> What to do
Leave the pictures out and write out the rest of the listing word for word.

> Data provided
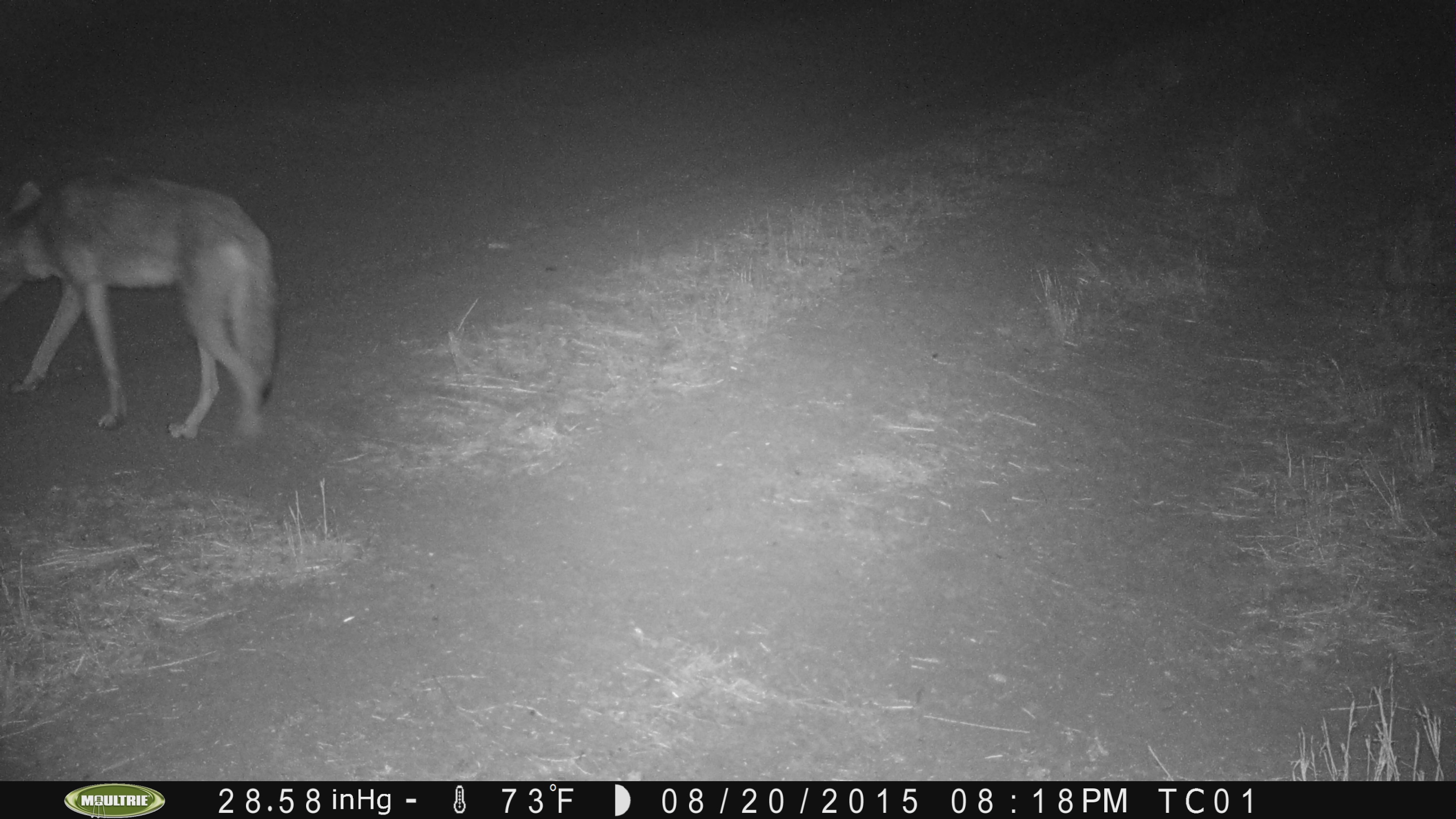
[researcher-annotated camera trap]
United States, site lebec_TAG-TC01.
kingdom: Animalia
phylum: Chordata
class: Mammalia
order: Carnivora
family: Canidae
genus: Canis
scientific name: Canis latrans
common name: coyote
Canis latrans (coyote).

> Exercise output
[researcher-annotated camera trap]
United States, site lebec_TAG-TC01.
kingdom: Animalia
phylum: Chordata
class: Mammalia
order: Carnivora
family: Canidae
genus: Canis
scientific name: Canis latrans
common name: coyote
Canis latrans (coyote).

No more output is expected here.